Desde janeiro deste ano, cada parte envolvida afirma publicamente que está aberta ao diálogo construtivo, mas também mantém a possibilidade de uma operação militar como alternativa. As duas delegações chegaram antes das 10h locais (6h de Brasília) à residência oficial do embaixador de Omã, país mediador reconhecido internacionalmente, localizada nas proximidades de Genebra, conforme relato de correspondentes especializados da Agence France-Presse.
Objetivos e divergências fundamentais
Washington deseja ardentemente um acordo abrangente que garanta, entre outras coisas essenciais, que Teerã não desenvolva armas atômicas sob nenhuma circunstância, um receio antigo e persistente das principais potências ocidentais. O programa balístico iraniano representa outro tema significativo de discórdia entre as partes. Os Estados Unidos querem abordar este tópico sensível de forma direta, assim como o apoio contínuo de Teerã a grupos armados considerados hostis a Israel.
No entanto, Teerã demonstra reticência considerável em discutir estes assuntos adicionais, o que reduz drasticamente as perspectivas reais de um acordo abrangente e duradouro. "O tema central das negociações atuais está concentrado exclusivamente na questão nuclear", afirmou o porta-voz oficial do Ministério das Relações Exteriores do Irã, Esmail Baqaei, em declaração recente. Ele afirmou ainda que o país vai pressionar diplomaticamente para obter o fim das sanções econômicas a que está submetido e pretende reiterar firmemente o seu direito internacional "ao uso pacífico da energia nuclear".
Para o influente chefe da diplomacia dos Estados Unidos, Marco Rubio, esta posição iraniana representa "um grande problema estratégico". "Temos que falar obrigatoriamente sobre outros temas críticos, que vão muito além do programa nuclear isoladamente", advertiu ele poucas horas antes da retomada oficial das negociações na neutra Suíça.
Sequência histórica das negociações
Os Estados Unidos afirmam consistentemente que o Irã desenvolveu mísseis avançados que podem ameaçar diretamente países europeus e bases militares americanas estratégicas, conforme destacado pelo presidente Trump em diversas ocasiões.
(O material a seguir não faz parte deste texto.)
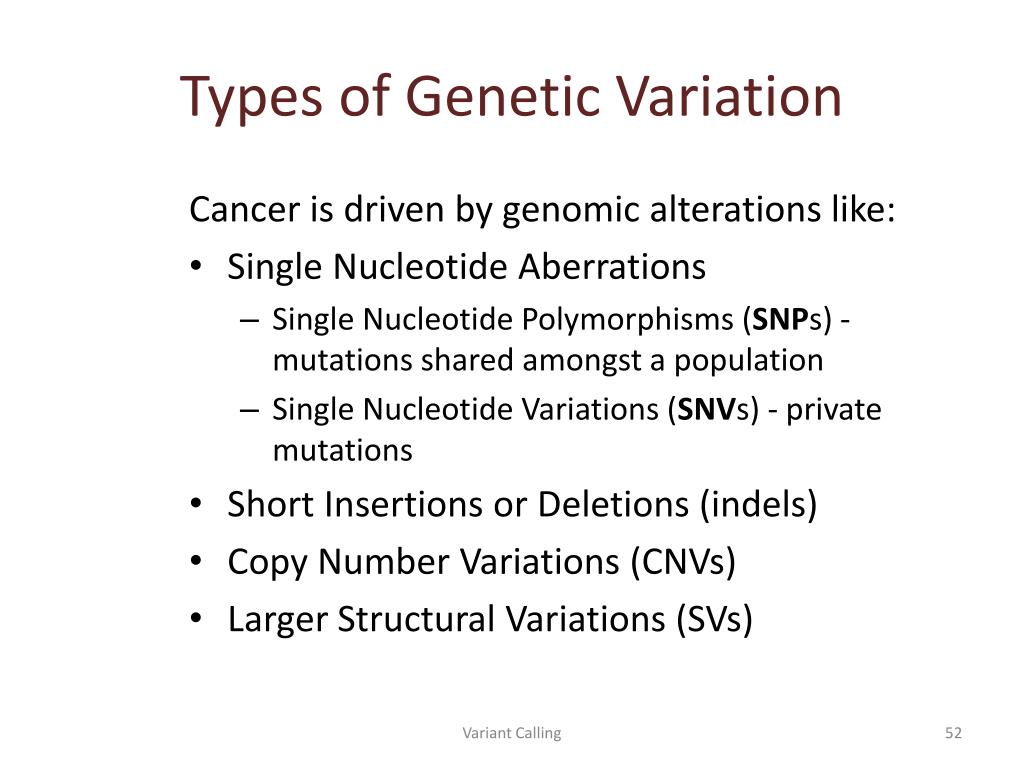 Types of Genetic Variation

Cancer is driven by genomic alterations like:

• Single Nucleotide Aberrations
– Single Nucleotide Polymorphisms (SNPs) - mutations shared amongst a population
– Single Nucleotide Variations (SNVs) - private mutations
• Short Insertions or Deletions (indels)
• Copy Number Variations (CNVs)
• Larger Structural Variations (SVs)

Variant Calling

52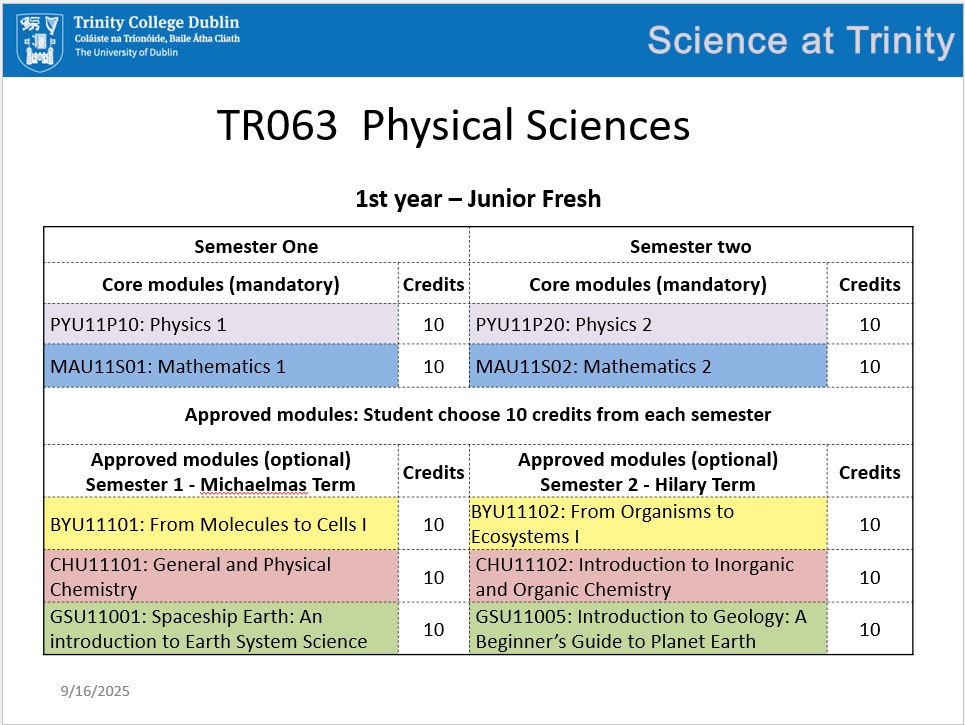 Trinity College Dublin
Coláiste na Tríonóide, Baile Átha Cliath
The University of Dublin

Science at Trinity

TR063 Physical Sciences

1st year – Junior Fresh

| Semester One | | Semester two | |
|---|---|---|---|
| Core modules (mandatory) | Credits | Core modules (mandatory) | Credits |
| PYU11P10: Physics 1 | 10 | PYU11P20: Physics 2 | 10 |
| MAU11S01: Mathematics 1 | 10 | MAU11S02: Mathematics 2 | 10 |
| Approved modules: Student choose 10 credits from each semester | | | |
| Approved modules (optional) Semester 1 - Michaelmas Term | Credits | Approved modules (optional) Semester 2 - Hilary Term | Credits |
| BYU11101: From Molecules to Cells I | 10 | BYU11102: From Organisms to Ecosystems I | 10 |
| CHU11101: General and Physical Chemistry | 10 | CHU11102: Introduction to Inorganic and Organic Chemistry | 10 |
| GSU11001: Spaceship Earth: An introduction to Earth System Science | 10 | GSU11005: Introduction to Geology: A Beginner's Guide to Planet Earth | 10 |

9/16/2025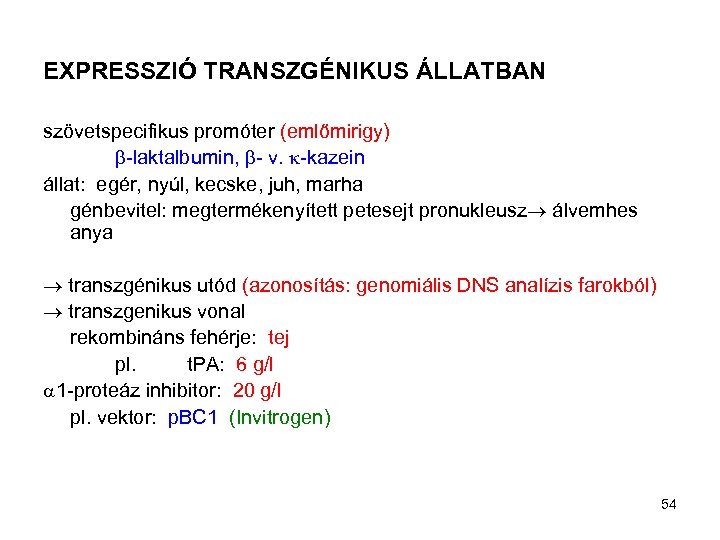 EXPRESSZIÓ TRANSZGÉNIKUS ÁLLATBAN

szövetspecifikus promóter (emlőmirigy)

$\beta$-laktalbumin, $\beta$- v. $\kappa$-kazein

állat: egér, nyúl, kecske, juh, marha

génbevitel: megtermékenyített petesejt pronukleusz$\rightarrow$ álvemhes anya

$\rightarrow$ transzgénikus utód (azonosítás: genomiális DNS analízis farokból)

$\rightarrow$ transzgenikus vonal

rekombináns fehérje: tej

pl. tPA: 6 g/l

$\alpha$1-proteáz inhibitor: 20 g/l

pl. vektor: pBC1 (Invitrogen)

54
Teerã alega oficialmente ter limitado o alcance máximo de seus mísseis a 2.000 quilômetros, defendendo-se vigorosamente e afirmando que as acusações públicas de Trump constituem "grandes mentiras políticas".
O Irã dispõe efetivamente de um amplo e diversificado arsenal militar, em particular os temíveis mísseis Shahab-3, que podem alcançar Israel (seu inimigo declarado histórico) e alguns países do leste da Europa. Apesar das profundas divergências ideológicas e estratégicas, Teerã considera que um acordo nuclear satisfatório está "ao alcance da mão", segundo declaração do próprio chefe da diplomacia iraniana, Abbas Araghchi, que lidera pessoalmente a delegação do país nas negociações atuais. Para ele, esta representa uma "oportunidade histórica única" que não pode ser desperdiçada.
Os dois países já dialogaram recentemente em Omã e em Genebra em ocasiões anteriores. Uma tentativa anterior significativa de diálogo chegou a um fim abrupto quando Israel atacou militarmente o Irã em junho passado, o que deu início imediato a uma guerra intensa de 12 dias na qual os Estados Unidos bombardearam instalações nucleares iranianas consideradas sensíveis. Em janeiro deste ano, surgiram novas tensões perigosas entre Washington e Teerã, quando o governo do Irã reprimiu com notória violência os protestos populares que desafiaram diretamente o poder dos aiatolás na República Islâmica.